Request: All of the data below should be written out exactly.

..........

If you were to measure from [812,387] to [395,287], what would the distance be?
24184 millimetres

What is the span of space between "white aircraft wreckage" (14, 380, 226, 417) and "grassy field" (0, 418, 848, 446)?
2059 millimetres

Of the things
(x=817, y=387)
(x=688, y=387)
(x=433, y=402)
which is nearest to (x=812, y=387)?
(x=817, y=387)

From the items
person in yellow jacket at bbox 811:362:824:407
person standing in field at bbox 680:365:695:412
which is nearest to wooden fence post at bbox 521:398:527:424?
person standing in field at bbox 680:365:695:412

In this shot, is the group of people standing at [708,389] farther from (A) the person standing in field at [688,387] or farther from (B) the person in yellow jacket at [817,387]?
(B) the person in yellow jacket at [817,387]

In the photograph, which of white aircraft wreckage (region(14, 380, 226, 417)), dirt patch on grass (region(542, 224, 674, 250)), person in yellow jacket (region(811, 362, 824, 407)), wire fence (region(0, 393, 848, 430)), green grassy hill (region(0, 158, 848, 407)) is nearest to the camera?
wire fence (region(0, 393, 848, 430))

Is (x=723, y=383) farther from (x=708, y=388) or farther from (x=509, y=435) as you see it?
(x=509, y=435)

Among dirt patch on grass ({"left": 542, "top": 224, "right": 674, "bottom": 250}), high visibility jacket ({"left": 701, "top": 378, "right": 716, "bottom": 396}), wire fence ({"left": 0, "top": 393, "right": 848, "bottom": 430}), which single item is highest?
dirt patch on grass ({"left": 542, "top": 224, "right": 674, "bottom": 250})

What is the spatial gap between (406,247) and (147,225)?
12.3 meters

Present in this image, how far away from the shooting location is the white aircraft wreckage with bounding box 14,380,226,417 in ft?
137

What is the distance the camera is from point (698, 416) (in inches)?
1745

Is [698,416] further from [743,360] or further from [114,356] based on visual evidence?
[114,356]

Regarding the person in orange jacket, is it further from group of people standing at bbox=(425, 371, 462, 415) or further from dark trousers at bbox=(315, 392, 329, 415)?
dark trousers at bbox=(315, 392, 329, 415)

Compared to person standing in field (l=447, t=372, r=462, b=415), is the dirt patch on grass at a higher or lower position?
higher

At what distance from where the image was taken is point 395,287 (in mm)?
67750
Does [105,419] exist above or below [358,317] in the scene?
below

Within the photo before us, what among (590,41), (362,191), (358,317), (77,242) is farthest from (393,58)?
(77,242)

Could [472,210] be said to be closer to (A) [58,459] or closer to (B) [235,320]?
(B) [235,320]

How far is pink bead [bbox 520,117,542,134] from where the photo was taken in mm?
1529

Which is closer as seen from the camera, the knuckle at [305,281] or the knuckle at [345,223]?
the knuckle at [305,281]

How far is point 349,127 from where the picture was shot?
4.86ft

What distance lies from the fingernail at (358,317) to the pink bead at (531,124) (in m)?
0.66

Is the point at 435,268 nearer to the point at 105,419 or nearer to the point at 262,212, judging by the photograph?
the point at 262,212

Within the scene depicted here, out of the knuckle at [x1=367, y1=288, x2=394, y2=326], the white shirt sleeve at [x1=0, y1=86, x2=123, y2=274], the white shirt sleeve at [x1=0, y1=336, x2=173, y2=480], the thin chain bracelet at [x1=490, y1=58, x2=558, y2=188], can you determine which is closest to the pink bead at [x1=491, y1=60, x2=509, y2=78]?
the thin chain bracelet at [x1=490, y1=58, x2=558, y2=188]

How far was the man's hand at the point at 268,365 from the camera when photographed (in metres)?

..........

Full solution:
If you were to measure from [812,387] to [395,287], what would the distance be?
24184 millimetres

What is the span of space between "white aircraft wreckage" (14, 380, 226, 417) and "grassy field" (0, 418, 848, 446)?
2059 millimetres

Of the things
(x=817, y=387)
(x=688, y=387)
(x=433, y=402)
which is nearest to (x=812, y=387)?
(x=817, y=387)

From the items
person in yellow jacket at bbox 811:362:824:407
person standing in field at bbox 680:365:695:412
which is nearest to wooden fence post at bbox 521:398:527:424?
person standing in field at bbox 680:365:695:412

In this shot, is the group of people standing at [708,389] farther from (A) the person standing in field at [688,387] or farther from (B) the person in yellow jacket at [817,387]?
(B) the person in yellow jacket at [817,387]

In the photograph, which of white aircraft wreckage (region(14, 380, 226, 417)), dirt patch on grass (region(542, 224, 674, 250)), person in yellow jacket (region(811, 362, 824, 407)), wire fence (region(0, 393, 848, 430)), green grassy hill (region(0, 158, 848, 407)) is nearest to the camera?
wire fence (region(0, 393, 848, 430))

Is (x=723, y=383) farther from (x=708, y=388) or farther from (x=509, y=435) as you see it?
(x=509, y=435)

Among dirt patch on grass ({"left": 542, "top": 224, "right": 674, "bottom": 250}), high visibility jacket ({"left": 701, "top": 378, "right": 716, "bottom": 396}), wire fence ({"left": 0, "top": 393, "right": 848, "bottom": 430}), which single item is highest?
dirt patch on grass ({"left": 542, "top": 224, "right": 674, "bottom": 250})

What is the spatial gap between (406,247) and (147,225)?
12.3 meters

Present in this image, how far away from the shooting location is the white aircraft wreckage with bounding box 14,380,226,417 in ft?
137

What is the distance the camera is from point (698, 416) (in inches)?
1745

Is [698,416] further from [743,360] or further from [114,356] based on visual evidence?
[114,356]

Regarding the person in orange jacket, is it further from group of people standing at bbox=(425, 371, 462, 415) or further from dark trousers at bbox=(315, 392, 329, 415)?
dark trousers at bbox=(315, 392, 329, 415)

Compared to person standing in field (l=447, t=372, r=462, b=415), is the dirt patch on grass at a higher or lower position?
higher

At what distance from where the image was taken is point 395,287 (in mm)?
67750
Does [105,419] exist above or below [358,317] in the scene?
below

Within the photo before us, what among (590,41), (362,191), (358,317), (77,242) is farthest from (393,58)?
(77,242)

Could [472,210] be said to be closer to (A) [58,459] or closer to (B) [235,320]?
(B) [235,320]

How far is pink bead [bbox 520,117,542,134] from where the photo was taken in mm?
1529

Which is closer as seen from the camera, the knuckle at [305,281] or the knuckle at [345,223]?
the knuckle at [305,281]

How far is point 349,127 from where the picture was shot?
4.86ft

What distance lies from the fingernail at (358,317) to the pink bead at (531,124) (in m)?
0.66

Is the point at 435,268 nearer to the point at 105,419 or nearer to the point at 262,212, judging by the photograph?
the point at 262,212

Within the scene depicted here, out of the knuckle at [x1=367, y1=288, x2=394, y2=326], the white shirt sleeve at [x1=0, y1=86, x2=123, y2=274], the white shirt sleeve at [x1=0, y1=336, x2=173, y2=480], the thin chain bracelet at [x1=490, y1=58, x2=558, y2=188], can you determine which is closest to the pink bead at [x1=491, y1=60, x2=509, y2=78]?
the thin chain bracelet at [x1=490, y1=58, x2=558, y2=188]

How far was the man's hand at the point at 268,365 from the camera when photographed (in metres)?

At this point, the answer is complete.